PROBLEM TO WORK ON:
Starting with the line with "From all of" and going on through the end of the material, write those lines out again with "camera" changed to "viewer" and nothing else altered. Give only those lines.

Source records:
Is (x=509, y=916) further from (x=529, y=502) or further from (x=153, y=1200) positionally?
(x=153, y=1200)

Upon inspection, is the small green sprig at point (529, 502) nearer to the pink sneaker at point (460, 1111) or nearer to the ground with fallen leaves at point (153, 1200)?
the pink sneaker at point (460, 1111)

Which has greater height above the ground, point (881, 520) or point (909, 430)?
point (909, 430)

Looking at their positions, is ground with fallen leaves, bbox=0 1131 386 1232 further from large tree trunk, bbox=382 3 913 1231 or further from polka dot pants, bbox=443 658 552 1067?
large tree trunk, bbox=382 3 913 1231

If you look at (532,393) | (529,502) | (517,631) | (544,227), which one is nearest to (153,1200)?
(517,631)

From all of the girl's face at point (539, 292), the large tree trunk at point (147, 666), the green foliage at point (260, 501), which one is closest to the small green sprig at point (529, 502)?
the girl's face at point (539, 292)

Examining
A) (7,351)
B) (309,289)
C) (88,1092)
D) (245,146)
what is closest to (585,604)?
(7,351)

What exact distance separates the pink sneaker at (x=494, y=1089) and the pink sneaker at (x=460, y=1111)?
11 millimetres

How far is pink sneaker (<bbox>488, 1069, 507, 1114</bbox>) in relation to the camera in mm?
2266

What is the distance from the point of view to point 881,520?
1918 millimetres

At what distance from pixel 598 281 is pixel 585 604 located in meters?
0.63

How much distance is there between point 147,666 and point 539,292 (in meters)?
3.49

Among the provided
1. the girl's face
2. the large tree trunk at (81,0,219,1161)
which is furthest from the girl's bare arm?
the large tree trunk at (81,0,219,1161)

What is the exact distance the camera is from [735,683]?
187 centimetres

SOLUTION TO THIS TASK:
From all of the girl's face at point (539, 292), the large tree trunk at point (147, 666), the green foliage at point (260, 501), which one is closest to the small green sprig at point (529, 502)?
the girl's face at point (539, 292)

Examining
A) (7,351)
B) (309,289)
C) (88,1092)
D) (245,146)
what is closest to (585,604)?
(7,351)

What exact distance separates the pink sneaker at (x=494, y=1089) and the pink sneaker at (x=460, y=1111)?
11 millimetres

How far is pink sneaker (<bbox>488, 1069, 507, 1114</bbox>) in relation to the viewer in mm?
2266

What is the distance from the point of view to point 881,520?
1918 millimetres

At what distance from pixel 598 281 is pixel 585 604 located in meters?
0.63

How much distance is there between point 147,666 and point 539,292 (in meters)?
3.49

Among the provided
1. the girl's face
2. the large tree trunk at (81,0,219,1161)
which is furthest from the girl's bare arm?
the large tree trunk at (81,0,219,1161)

What is the exact distance the viewer is from [735,683]?
187 centimetres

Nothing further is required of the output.